Schwäbische Zeitung (Bad Saulgau)
„Free Deniz Yücel!“
Die Fakten sprechen für sich. Der deutsche Journalist Deniz Yücel sitzt seit einem Jahr ohne konkrete Anklageschrift im türkischen Gefängnis. Statt eines rechtsstaatlichen Verfahrens gab es lediglich eine persönliche Vorverurteilung („deutscher Agent“) vom türkischen Präsidenten Recep Tayyip Erdogan. Es braucht keine Fantasie, um bei der Betrachtung der vergangenen zwölf Monate festzustellen, dass diese Festsetzung einer Geiselhaft gleicht, mit der Erdogan politische Ziele gegenüber Deutschland durchsetzen will.

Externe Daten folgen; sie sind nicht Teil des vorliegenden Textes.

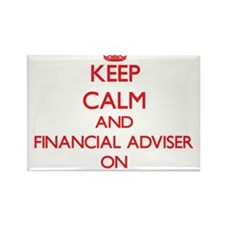 Keep Calm and Financial Adviser ON Magnets
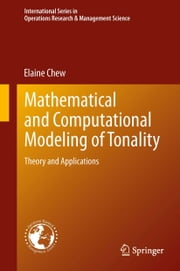 Mathematical and Computational Modeling of Tonality - Theory and Applications ebook by Elaine Chew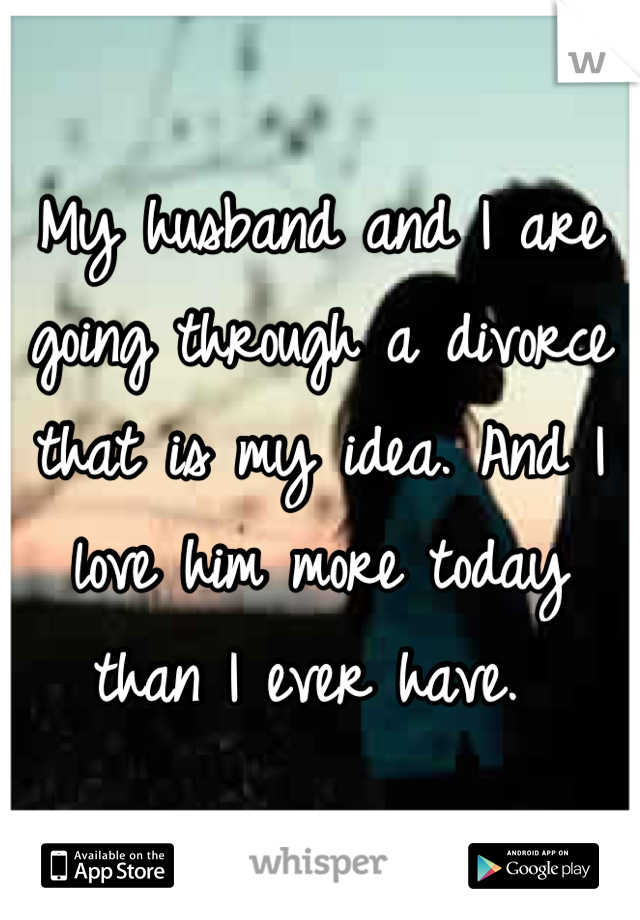 My husband and I are going through a divorce that is my idea. And I love him more today than I ever have.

Mit Repression geht Ankara seit dem Putschversuch 2016 gegen die inländische Opposition vor. NatoVerbündete, die eine andere Sicht der Dinge haben, müssen Pöbeleien und wüste rhetorische Angriffe über sich ergehen lassen. Noch schlimmer trifft es die syrischen Kurden, die Erdogan mit Gewalt und Krieg überzieht. Medienvertreter, die all das dokumentieren, sind Erdogan ein Dorn im Auge.
Die unabhängige Journalistenvereinigung Reporter ohne Grenzen führt eine Rangliste der Pressefreiheit. Die Türkei steht auf Platz 155 von 180 Staaten. Per Dekret hat Erdogan die mögliche Dauer von Untersuchungshaft auf absurde sieben Jahre verlängert. Wie Yücel sitzen über 150 Presseleute ein. Die Behörden werfen ihnen alles Mögliche vor. Sehr beliebt ist bei ihnen der Vorwurf, die Inhaftierten unterstützten Terrororganisationen, bei Yücel ist es laut Erdogan die kurdische PKK.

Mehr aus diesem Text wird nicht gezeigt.